> Task brief: Could you copy out all of the data below line for line, without changing a single character?

> A block of data:

## Begin

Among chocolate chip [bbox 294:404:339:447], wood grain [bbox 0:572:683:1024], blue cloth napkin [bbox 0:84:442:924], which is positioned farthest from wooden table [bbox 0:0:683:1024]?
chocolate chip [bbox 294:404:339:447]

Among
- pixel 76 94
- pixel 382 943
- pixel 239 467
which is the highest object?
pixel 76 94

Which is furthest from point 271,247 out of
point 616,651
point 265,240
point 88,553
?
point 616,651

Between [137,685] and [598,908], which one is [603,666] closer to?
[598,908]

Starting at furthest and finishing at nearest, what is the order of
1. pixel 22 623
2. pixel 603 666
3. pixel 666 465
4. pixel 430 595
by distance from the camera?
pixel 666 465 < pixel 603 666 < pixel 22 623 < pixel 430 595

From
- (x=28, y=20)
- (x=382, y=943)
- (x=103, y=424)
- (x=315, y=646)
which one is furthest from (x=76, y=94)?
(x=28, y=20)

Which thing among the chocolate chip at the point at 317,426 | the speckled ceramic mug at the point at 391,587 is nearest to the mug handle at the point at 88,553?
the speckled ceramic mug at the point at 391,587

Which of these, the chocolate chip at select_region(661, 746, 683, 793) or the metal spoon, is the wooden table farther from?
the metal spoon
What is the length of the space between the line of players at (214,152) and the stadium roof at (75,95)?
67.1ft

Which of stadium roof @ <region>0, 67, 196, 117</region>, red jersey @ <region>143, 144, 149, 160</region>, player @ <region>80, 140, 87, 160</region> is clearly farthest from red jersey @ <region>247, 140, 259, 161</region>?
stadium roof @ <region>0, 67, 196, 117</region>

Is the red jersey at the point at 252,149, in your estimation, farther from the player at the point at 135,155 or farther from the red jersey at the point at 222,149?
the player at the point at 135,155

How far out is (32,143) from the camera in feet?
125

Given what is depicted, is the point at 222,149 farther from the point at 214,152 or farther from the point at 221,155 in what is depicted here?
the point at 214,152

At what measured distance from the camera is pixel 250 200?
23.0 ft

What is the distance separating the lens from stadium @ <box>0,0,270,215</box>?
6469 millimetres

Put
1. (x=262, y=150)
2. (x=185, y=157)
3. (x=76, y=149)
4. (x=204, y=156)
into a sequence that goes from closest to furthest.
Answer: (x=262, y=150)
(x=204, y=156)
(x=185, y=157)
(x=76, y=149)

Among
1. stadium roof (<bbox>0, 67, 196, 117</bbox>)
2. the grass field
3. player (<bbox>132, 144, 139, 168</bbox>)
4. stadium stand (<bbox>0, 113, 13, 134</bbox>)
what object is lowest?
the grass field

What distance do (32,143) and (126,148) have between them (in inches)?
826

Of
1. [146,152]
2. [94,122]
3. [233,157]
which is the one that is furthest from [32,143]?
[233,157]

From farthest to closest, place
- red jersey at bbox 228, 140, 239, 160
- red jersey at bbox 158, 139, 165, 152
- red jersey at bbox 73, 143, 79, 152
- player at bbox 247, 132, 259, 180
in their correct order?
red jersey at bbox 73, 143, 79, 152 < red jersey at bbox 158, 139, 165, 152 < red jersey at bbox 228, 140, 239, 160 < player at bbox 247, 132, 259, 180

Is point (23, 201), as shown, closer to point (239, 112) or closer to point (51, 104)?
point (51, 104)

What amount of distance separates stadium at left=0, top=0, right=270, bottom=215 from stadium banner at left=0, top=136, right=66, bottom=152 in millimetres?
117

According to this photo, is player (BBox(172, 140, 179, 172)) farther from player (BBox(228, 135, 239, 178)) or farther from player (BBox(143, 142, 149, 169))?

## End

> Result:
Among chocolate chip [bbox 294:404:339:447], wood grain [bbox 0:572:683:1024], blue cloth napkin [bbox 0:84:442:924], which is positioned farthest from wooden table [bbox 0:0:683:1024]?
chocolate chip [bbox 294:404:339:447]

Among
- pixel 76 94
- pixel 382 943
- pixel 239 467
which is the highest object?
pixel 76 94

Which is furthest from point 271,247 out of
point 616,651
point 265,240
point 88,553
?
point 616,651

Between [137,685] and [598,908], which one is [603,666] closer to?
[598,908]

Starting at furthest and finishing at nearest, what is the order of
1. pixel 22 623
2. pixel 603 666
3. pixel 666 465
4. pixel 430 595
by distance from the camera?
pixel 666 465 < pixel 603 666 < pixel 22 623 < pixel 430 595

From
- (x=28, y=20)
- (x=382, y=943)
- (x=103, y=424)
- (x=315, y=646)
which one is furthest from (x=76, y=94)?
(x=28, y=20)

Which thing among the chocolate chip at the point at 317,426 | the speckled ceramic mug at the point at 391,587 is nearest to the mug handle at the point at 88,553?
the speckled ceramic mug at the point at 391,587

Which of these, the chocolate chip at select_region(661, 746, 683, 793) or the metal spoon, is the wooden table farther from?
the metal spoon
What is the length of the space between the line of players at (214,152) and the stadium roof at (75,95)?
67.1ft

Which of stadium roof @ <region>0, 67, 196, 117</region>, red jersey @ <region>143, 144, 149, 160</region>, player @ <region>80, 140, 87, 160</region> is clearly farthest from red jersey @ <region>247, 140, 259, 161</region>?
stadium roof @ <region>0, 67, 196, 117</region>

Is the red jersey at the point at 252,149, in your estimation, farther from the player at the point at 135,155 or farther from the red jersey at the point at 222,149?
the player at the point at 135,155

How far out is (32,143) from the camera in feet?
125

Given what is depicted, is the point at 222,149 farther from the point at 214,152 or farther from the point at 221,155 in what is depicted here?
the point at 214,152

At what measured distance from the camera is pixel 250 200?
23.0 ft

What is the distance separating the lens from stadium @ <box>0,0,270,215</box>?
6469 millimetres

Put
1. (x=262, y=150)
2. (x=185, y=157)
3. (x=76, y=149)
4. (x=204, y=156)
into a sequence that goes from closest to furthest.
Answer: (x=262, y=150)
(x=204, y=156)
(x=185, y=157)
(x=76, y=149)

Among
1. stadium roof (<bbox>0, 67, 196, 117</bbox>)
2. the grass field
3. player (<bbox>132, 144, 139, 168</bbox>)
4. stadium stand (<bbox>0, 113, 13, 134</bbox>)
what object is lowest?
the grass field

What distance do (32,143) and (126,148) have between them (in inches)?
826

Of
1. [146,152]
2. [94,122]
3. [233,157]
which is the one that is furthest from [32,143]?
[233,157]

From farthest to closest, place
- red jersey at bbox 228, 140, 239, 160
- red jersey at bbox 158, 139, 165, 152
- red jersey at bbox 73, 143, 79, 152
- player at bbox 247, 132, 259, 180
in their correct order?
red jersey at bbox 73, 143, 79, 152 < red jersey at bbox 158, 139, 165, 152 < red jersey at bbox 228, 140, 239, 160 < player at bbox 247, 132, 259, 180

Is point (23, 201), as shown, closer to point (239, 112) or closer to point (51, 104)?
point (51, 104)

What amount of distance separates stadium at left=0, top=0, right=270, bottom=215 from stadium banner at left=0, top=136, right=66, bottom=152 in millimetres?
117

According to this photo, is player (BBox(172, 140, 179, 172)) farther from player (BBox(228, 135, 239, 178)) or farther from player (BBox(143, 142, 149, 169))?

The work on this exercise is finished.